Due vite intrecciate come sono intrecciati i carruggi di quella che è Genova, la loro città. Ed è proprio nei carruggi che hanno potuto conoscere quelli che per molti sono definiti scarti della società ma che per loro sono stati il senso di una vita.

La vita di Don Gallo, è stata spesa per soccorrere e aiutare vite che sarebbero potute essersi perse e salvare quelle anime tormentate da un’esistenza che spesso non hanno potuto scegliere. Oppure vite che senza un suo aiuto non sarebbero state capaci di rimediare agli errori. Perché giudicare è facile, ognuno di noi può trovare un pulpito, guardare più in basso e lasciar sfogo alla bocca. Ognuno di noi può scordarsi dell’esistenza di un pulpito più in alto, proprio per questo “siamo tutti coinvolti”.

Fabrizio de Andrè era colpito dal “prete da marciapiede” – come amava definirsi Don Gallo – e sebbene quest’ultimo non riuscì a convertirlo alla religione cattolica, riuscì tuttavia ad insegnare al giovane e anarchico Fabrizio l’umanità tipica del cristianesimo. Non per niente De Andrè definì Gesù, parlando dell’uomo e non della divinità, il più grande rivoluzionario di tutti i tempi.
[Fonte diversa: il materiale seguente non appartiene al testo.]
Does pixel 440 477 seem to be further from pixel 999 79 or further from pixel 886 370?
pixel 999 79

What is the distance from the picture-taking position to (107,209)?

Il partigiano Andrea Gallo, d’altra parte, non poteva che diventare un prete anomalo. Un prete sopra le righe che fu trasferito in quanto definito comunista dalla borghesia sconcertata dalle sue omelie in cui cercò di far comprendere che più della droga fa male il linguaggio che tende a emarginare i meno fortunati.

Un uomo che ha lottato contro l’istituzione chiesa che lo voleva collocato in quei parametri retrogradi vicini forse alla Bibbia ma che hanno poco a che vedere con la figura di Cristo. Un sacerdote che ha dovuto sopportare il fuoco amico facendosi forza con la sua gente che era sporca esternamente ma trasudante di verità e limpidezza. Un  prete di strada che fece della carità cristiana una filosofia di vita e a cui tanti devono molto se non tutto.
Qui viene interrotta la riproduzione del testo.